The legislation, sponsored by Democrats, would establish the Interchange Fee Prohibition Act for both credit and debit card payments. Interchange fees, also known as swipe fees, are paid by businesses that accept customer payments by card.
A spokesperson for Illinois Gov. J.B. Pritzker, a Democrat, said by email this week that she expects the governor will sign the bill into law by the end of this month after it lands on his desk.
That new law would bar “a payment card network, an acquirer bank, or a processor” from receiving or charging fees on the tax amount or the gratuity associated with the sale of goods and services, according to the legislature’s summary of the bill.
The restriction would be contingent on the merchant informing the bank acquirer accepting the payment of the tax and gratuity amounts as part of the authorization or settlement of the electronic payment, the legislation said.
Other states, including Texas and Florida, have been considering such bills, but the Illinois legislature is the first to pass such legislation, according to National Association of Convenience Stores General Counsel Doug Kantor, who has been tracking bills on the topic. Driving the trend is a realization that businesses shouldn’t have to reach into their own pockets to pay the swipe fees when they’re collecting money on behalf of others, he said.
“There’s a recognition that there’s a very fundamental unfairness going on here: The actual tax dollars that merchants are collecting on behalf of the state are being taken away by the credit card companies,” Kantor said in an interview Friday. “It’s like they’re being penalized for helping out the state in collecting taxes.”
That principle holds true with respect workers’ tips as well, he said. Merchants run the risk of upsetting employees and customers if they don’t pass all of the tip to workers, but conversely they’ll need to debit themselves if they don’t take the fees out of the gratuity, he said.

#####

Task list.
1. In the swipe fee article, what is another name for interchange fees?
2. Please translate this sentence from the swipe fee article into Spanish: "Interchange fees, also known as swipe fees, are paid by businesses that accept customer payments by card."
3. Write the next part of the swipe fee article, picking up after its final sentence.
You won't need the lines that follow.

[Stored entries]
#####

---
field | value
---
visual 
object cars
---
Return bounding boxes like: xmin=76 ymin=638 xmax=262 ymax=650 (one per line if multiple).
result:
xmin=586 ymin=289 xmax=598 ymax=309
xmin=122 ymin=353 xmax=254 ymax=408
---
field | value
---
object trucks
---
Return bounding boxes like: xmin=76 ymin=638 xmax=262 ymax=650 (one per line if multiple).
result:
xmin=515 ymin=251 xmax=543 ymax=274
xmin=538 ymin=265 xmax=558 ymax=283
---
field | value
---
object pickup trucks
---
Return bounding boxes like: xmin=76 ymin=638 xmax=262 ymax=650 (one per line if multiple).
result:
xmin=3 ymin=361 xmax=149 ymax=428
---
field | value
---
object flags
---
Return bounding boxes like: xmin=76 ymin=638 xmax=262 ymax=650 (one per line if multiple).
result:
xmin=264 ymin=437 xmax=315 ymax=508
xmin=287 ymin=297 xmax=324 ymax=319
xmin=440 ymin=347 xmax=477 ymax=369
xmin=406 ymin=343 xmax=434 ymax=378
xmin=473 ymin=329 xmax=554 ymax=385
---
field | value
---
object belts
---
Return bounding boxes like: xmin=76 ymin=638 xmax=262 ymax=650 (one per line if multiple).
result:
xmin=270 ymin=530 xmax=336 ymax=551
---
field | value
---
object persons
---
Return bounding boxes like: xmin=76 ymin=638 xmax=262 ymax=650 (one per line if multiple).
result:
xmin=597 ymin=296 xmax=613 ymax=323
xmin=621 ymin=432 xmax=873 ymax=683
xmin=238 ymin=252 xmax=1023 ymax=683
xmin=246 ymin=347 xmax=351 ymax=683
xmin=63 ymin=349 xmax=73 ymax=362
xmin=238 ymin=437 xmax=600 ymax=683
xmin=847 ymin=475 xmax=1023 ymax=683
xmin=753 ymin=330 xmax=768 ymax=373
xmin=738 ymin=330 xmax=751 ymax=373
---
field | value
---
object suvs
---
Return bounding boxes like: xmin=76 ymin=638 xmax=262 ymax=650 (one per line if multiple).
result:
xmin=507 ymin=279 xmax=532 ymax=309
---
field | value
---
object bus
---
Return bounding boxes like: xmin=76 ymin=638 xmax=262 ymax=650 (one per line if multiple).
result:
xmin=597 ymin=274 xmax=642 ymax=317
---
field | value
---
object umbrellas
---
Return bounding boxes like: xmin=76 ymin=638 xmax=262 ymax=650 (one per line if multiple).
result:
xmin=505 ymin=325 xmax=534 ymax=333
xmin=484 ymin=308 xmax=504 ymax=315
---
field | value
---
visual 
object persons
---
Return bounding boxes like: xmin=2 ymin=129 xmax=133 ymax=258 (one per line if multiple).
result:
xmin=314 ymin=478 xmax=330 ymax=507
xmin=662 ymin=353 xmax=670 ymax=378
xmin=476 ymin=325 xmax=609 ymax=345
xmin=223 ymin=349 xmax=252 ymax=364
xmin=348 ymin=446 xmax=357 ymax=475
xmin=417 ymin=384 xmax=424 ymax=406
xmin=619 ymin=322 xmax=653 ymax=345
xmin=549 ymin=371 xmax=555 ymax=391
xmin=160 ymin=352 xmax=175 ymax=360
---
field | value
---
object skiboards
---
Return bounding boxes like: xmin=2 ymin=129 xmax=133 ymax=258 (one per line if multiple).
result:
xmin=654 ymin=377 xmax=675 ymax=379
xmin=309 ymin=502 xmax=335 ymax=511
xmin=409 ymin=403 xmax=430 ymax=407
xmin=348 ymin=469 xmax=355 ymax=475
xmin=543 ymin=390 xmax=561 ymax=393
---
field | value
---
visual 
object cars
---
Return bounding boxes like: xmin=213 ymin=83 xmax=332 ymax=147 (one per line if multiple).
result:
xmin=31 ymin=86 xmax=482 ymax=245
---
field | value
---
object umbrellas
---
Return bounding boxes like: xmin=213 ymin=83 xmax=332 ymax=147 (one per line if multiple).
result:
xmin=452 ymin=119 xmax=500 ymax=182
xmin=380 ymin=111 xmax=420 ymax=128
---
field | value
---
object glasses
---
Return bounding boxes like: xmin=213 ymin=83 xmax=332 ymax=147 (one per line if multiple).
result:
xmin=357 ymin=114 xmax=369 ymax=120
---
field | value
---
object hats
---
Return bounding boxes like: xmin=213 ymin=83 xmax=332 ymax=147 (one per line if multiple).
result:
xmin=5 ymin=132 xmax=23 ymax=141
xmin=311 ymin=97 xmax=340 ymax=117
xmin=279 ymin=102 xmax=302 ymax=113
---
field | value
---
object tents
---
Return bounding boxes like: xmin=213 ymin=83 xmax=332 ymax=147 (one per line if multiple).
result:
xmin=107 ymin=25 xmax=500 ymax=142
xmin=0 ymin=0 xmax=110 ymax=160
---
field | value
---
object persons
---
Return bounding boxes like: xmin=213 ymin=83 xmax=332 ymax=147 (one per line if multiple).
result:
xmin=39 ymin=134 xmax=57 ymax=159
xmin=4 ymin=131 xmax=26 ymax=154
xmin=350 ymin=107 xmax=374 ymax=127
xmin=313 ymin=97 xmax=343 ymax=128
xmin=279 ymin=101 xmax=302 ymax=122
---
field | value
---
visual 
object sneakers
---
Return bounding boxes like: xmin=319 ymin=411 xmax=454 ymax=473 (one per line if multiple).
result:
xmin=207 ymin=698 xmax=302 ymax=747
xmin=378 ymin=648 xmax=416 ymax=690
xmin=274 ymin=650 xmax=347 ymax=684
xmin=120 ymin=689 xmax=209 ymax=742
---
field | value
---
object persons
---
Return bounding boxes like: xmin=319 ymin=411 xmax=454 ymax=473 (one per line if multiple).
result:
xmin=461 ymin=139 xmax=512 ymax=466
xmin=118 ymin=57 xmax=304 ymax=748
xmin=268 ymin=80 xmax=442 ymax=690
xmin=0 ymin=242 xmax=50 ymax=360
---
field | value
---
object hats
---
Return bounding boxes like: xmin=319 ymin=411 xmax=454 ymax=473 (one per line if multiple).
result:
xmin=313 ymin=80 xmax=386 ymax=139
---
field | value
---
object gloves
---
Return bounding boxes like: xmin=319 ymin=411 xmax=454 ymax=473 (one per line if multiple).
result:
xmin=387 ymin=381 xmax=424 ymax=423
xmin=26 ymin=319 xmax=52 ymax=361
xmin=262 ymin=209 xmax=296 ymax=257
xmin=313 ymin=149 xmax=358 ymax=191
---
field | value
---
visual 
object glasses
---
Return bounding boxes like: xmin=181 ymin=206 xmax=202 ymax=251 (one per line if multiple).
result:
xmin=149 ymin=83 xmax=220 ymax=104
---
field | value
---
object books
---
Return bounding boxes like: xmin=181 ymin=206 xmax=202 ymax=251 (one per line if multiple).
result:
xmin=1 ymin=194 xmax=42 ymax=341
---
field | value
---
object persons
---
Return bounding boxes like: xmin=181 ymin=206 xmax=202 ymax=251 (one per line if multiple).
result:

#####

Solved tasks.
1. Swipe fees.

2. Las tasas de intercambio, también conocidas como comisiones por deslizamiento de tarjeta, las pagan los negocios que aceptan pagos de clientes con tarjeta.

3.
U.S. Sen. Dick Durbin, a Democrat from Illinois, applauded the state legislature’s move in a press release last week, saying it would “curb the outrageous swipe fees on electronic transactions.” Durbin has been pushing a bill in Congress, the Credit Card Competition Act, that also seeks to rein in interchange fees.
Kantor is also executive committee member of the Merchants Payments Coalition, which is one of the merchant trade groups that have backed the CCCA proposal. By contrast, interest groups representing the banks that issue credit cards, and their credit card network partners, such as Visa and Mastercard, have opposed the bill.
The House bill, HB 4951, passed that chamber on a 60-47 vote last week, while it passed the Senate earlier in the week on a 37-22 vote. The revenue bill included a host of other legislative items and was split along party lines, supported only by Democrats.
Under the interchange prohibition bill, any entity involved in receiving fees on the tax or gratuity would be subject to a civil penalty of $1,000 per transaction and would be required to refund the fees, according to the text of the bill.
The law also proscribes the card companies from manipulating the calculation of their fees to increase the rate elsewhere in an attempt to circumvent the impact of the law.
ABA Banking Journal reported on the new law last week, also calling it out as the first such law in the U.S., saying it’s scheduled to take effect July 25 of next year. The bill may have been a last-minute addition to appease merchants upset by the governor’s signing of a budget last week that capped a discount retailers receive on sales tax, the Journal reported.